__TASK DETAILS__. Change every "white nightstand" in the rows below to "bedside table" and leave everything else as it is.

Excerpts from a spatial dataset
============
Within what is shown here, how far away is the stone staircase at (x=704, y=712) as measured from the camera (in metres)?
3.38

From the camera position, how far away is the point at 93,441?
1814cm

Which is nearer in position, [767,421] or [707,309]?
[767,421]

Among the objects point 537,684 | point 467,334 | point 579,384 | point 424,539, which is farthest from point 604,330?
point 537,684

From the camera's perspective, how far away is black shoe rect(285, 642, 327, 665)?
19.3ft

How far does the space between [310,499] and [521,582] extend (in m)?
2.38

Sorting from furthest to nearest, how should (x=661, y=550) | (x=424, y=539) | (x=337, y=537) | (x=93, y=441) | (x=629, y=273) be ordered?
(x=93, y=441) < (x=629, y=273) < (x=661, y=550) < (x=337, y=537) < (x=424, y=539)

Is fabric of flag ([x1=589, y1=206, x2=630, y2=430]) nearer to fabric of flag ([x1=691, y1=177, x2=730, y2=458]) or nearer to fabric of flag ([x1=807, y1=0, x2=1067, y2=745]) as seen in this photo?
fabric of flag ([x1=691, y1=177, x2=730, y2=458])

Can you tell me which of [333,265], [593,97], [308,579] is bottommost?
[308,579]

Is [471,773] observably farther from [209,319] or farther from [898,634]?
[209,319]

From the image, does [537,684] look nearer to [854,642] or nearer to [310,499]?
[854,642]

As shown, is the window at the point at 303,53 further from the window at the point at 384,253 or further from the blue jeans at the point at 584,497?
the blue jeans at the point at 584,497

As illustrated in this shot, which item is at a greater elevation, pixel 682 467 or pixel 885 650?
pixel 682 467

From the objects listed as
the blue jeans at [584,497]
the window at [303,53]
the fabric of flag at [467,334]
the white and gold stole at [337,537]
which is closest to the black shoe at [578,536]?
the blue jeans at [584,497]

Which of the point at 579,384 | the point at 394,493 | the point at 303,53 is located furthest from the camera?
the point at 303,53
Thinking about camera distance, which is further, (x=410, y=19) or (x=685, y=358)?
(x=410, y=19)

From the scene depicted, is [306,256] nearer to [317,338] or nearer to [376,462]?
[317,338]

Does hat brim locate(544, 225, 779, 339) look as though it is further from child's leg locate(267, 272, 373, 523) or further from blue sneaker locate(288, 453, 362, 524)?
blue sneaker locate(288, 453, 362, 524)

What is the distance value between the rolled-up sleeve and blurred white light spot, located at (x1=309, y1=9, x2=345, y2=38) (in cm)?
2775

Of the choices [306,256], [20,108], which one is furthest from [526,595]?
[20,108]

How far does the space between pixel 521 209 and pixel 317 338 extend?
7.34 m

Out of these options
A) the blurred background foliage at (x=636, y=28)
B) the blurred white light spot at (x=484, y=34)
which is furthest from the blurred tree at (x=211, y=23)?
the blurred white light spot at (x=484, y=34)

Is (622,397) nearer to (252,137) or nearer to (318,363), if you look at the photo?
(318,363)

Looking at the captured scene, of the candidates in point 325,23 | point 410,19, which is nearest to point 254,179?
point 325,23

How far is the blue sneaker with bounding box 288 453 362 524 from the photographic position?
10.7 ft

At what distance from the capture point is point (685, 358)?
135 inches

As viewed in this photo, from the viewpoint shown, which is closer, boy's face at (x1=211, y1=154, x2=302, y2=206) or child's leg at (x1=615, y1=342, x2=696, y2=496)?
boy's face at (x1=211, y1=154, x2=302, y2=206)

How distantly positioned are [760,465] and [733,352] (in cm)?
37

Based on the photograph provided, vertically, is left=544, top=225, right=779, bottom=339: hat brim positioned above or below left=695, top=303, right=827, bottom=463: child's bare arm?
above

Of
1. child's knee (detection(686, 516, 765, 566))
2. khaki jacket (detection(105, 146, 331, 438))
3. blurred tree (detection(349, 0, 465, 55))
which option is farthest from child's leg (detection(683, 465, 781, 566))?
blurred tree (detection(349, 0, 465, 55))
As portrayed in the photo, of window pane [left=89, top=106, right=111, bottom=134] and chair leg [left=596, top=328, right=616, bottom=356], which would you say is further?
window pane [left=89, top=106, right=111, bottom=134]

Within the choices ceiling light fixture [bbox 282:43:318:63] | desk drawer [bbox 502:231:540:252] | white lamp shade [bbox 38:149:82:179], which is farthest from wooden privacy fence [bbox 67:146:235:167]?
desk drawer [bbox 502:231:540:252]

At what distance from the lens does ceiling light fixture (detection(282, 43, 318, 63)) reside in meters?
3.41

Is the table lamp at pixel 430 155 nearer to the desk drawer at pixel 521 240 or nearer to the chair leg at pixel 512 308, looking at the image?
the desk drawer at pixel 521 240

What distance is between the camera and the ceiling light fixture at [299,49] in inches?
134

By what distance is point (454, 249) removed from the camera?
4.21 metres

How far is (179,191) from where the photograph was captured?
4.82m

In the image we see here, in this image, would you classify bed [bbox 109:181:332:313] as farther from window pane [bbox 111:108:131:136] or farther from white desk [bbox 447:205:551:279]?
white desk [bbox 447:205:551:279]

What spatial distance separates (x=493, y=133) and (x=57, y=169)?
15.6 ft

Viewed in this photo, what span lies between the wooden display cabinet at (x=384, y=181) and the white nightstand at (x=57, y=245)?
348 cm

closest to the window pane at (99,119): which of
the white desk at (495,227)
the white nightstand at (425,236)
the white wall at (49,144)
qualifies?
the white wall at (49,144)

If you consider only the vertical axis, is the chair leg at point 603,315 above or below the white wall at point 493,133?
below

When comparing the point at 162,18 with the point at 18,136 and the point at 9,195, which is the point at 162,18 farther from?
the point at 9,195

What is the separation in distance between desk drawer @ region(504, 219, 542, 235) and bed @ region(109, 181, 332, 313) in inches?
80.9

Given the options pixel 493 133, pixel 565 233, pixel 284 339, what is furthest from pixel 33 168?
============
__ANSWER TO THIS TASK__.
Within what is shown here, how far away is the stone staircase at (x=704, y=712) as measured from the camera (in metres)?
3.38

From the camera position, how far away is the point at 93,441?
1814cm

Which is nearer in position, [767,421] or [707,309]?
[767,421]

Among the objects point 537,684 | point 467,334 | point 579,384 | point 424,539, which is farthest from point 604,330?
point 537,684

From the camera's perspective, how far away is black shoe rect(285, 642, 327, 665)?
19.3ft

How far does the space between [310,499] and [521,582] extend (in m)?
2.38

Sorting from furthest to nearest, how should (x=661, y=550) | (x=424, y=539) | (x=337, y=537) | (x=93, y=441) | (x=629, y=273) be ordered?
(x=93, y=441) < (x=629, y=273) < (x=661, y=550) < (x=337, y=537) < (x=424, y=539)

Is fabric of flag ([x1=589, y1=206, x2=630, y2=430]) nearer to fabric of flag ([x1=691, y1=177, x2=730, y2=458]) or nearer to fabric of flag ([x1=807, y1=0, x2=1067, y2=745]) as seen in this photo?
fabric of flag ([x1=691, y1=177, x2=730, y2=458])

Can you tell me which of [333,265], [593,97], [308,579] is bottommost?
[308,579]

Is [471,773] observably farther from [209,319] or farther from [898,634]?
[209,319]

From the image, does [537,684] look nearer to [854,642] or nearer to [310,499]?
[854,642]

As shown, is the window at the point at 303,53 further from the window at the point at 384,253 or further from the blue jeans at the point at 584,497?
the blue jeans at the point at 584,497

As illustrated in this shot, which item is at a greater elevation, pixel 682 467 or pixel 885 650?
pixel 682 467

From the objects listed as
the blue jeans at [584,497]
the window at [303,53]
the fabric of flag at [467,334]
the white and gold stole at [337,537]
which is closest to the black shoe at [578,536]?
the blue jeans at [584,497]

Which of the point at 579,384 | the point at 394,493 | the point at 303,53 is located furthest from the camera?
the point at 303,53
Thinking about camera distance, which is further, (x=410, y=19) or (x=685, y=358)?
(x=410, y=19)

From the scene depicted, is [306,256] nearer to [317,338] or nearer to [376,462]?
[317,338]

Does hat brim locate(544, 225, 779, 339) look as though it is further from child's leg locate(267, 272, 373, 523) or further from blue sneaker locate(288, 453, 362, 524)?
blue sneaker locate(288, 453, 362, 524)

What is the distance value between the rolled-up sleeve and blurred white light spot, located at (x1=309, y1=9, x2=345, y2=38) (in cm)?
2775

Of the choices [306,256], [20,108], which one is furthest from [526,595]?
[20,108]

How far does the space between pixel 521 209 and pixel 317 338 extend?
7.34 m

Out of these options
A) the blurred background foliage at (x=636, y=28)
B) the blurred white light spot at (x=484, y=34)
which is furthest from the blurred tree at (x=211, y=23)?
the blurred white light spot at (x=484, y=34)

Is (622,397) nearer to (252,137) or nearer to (318,363), if you look at the photo?
(318,363)

Looking at the captured scene, of the candidates in point 325,23 | point 410,19, which is nearest to point 254,179?
point 325,23

How far is the blue sneaker with bounding box 288 453 362 524 from the photographic position?
10.7 ft

At what distance from the capture point is point (685, 358)?
135 inches

As viewed in this photo, from the viewpoint shown, which is closer, boy's face at (x1=211, y1=154, x2=302, y2=206) or child's leg at (x1=615, y1=342, x2=696, y2=496)?
boy's face at (x1=211, y1=154, x2=302, y2=206)

How distantly positioned are [760,465] and [733,352] (in cm)?
37

Based on the photograph provided, vertically, is left=544, top=225, right=779, bottom=339: hat brim positioned above or below left=695, top=303, right=827, bottom=463: child's bare arm?
above

Of
1. child's knee (detection(686, 516, 765, 566))
2. khaki jacket (detection(105, 146, 331, 438))
3. blurred tree (detection(349, 0, 465, 55))
which option is farthest from child's leg (detection(683, 465, 781, 566))?
blurred tree (detection(349, 0, 465, 55))
As portrayed in the photo, of window pane [left=89, top=106, right=111, bottom=134] and chair leg [left=596, top=328, right=616, bottom=356], which would you say is further?
window pane [left=89, top=106, right=111, bottom=134]

Within the choices ceiling light fixture [bbox 282:43:318:63] | desk drawer [bbox 502:231:540:252] | white lamp shade [bbox 38:149:82:179], which is farthest from wooden privacy fence [bbox 67:146:235:167]?
desk drawer [bbox 502:231:540:252]

At what distance from the lens does ceiling light fixture (detection(282, 43, 318, 63)) reside in meters?
3.41

Is the table lamp at pixel 430 155 nearer to the desk drawer at pixel 521 240 or nearer to the chair leg at pixel 512 308, looking at the image?
the desk drawer at pixel 521 240

What distance is between the camera and the ceiling light fixture at [299,49] in inches?
134

By what distance is point (454, 249) removed from the camera?
4.21 metres

How far is (179,191) from where the photograph was captured?
4.82m

In the image we see here, in this image, would you classify bed [bbox 109:181:332:313] as farther from window pane [bbox 111:108:131:136] or farther from white desk [bbox 447:205:551:279]?
white desk [bbox 447:205:551:279]

What spatial distance separates (x=493, y=133) and (x=57, y=169)?
15.6 ft

Viewed in this photo, what span lies between the wooden display cabinet at (x=384, y=181) and the bedside table at (x=57, y=245)?
348 cm

closest to the window pane at (99,119): which of
the white desk at (495,227)
the bedside table at (425,236)
the white wall at (49,144)
qualifies?
the white wall at (49,144)

If you consider only the vertical axis, is the chair leg at point 603,315 above or below the white wall at point 493,133?
below

When comparing the point at 162,18 with the point at 18,136 and the point at 9,195, which is the point at 162,18 farther from?
the point at 9,195

What is the separation in distance between desk drawer @ region(504, 219, 542, 235) and bed @ region(109, 181, 332, 313) in inches?
80.9

Given the options pixel 493 133, pixel 565 233, pixel 284 339, what is furthest from pixel 33 168?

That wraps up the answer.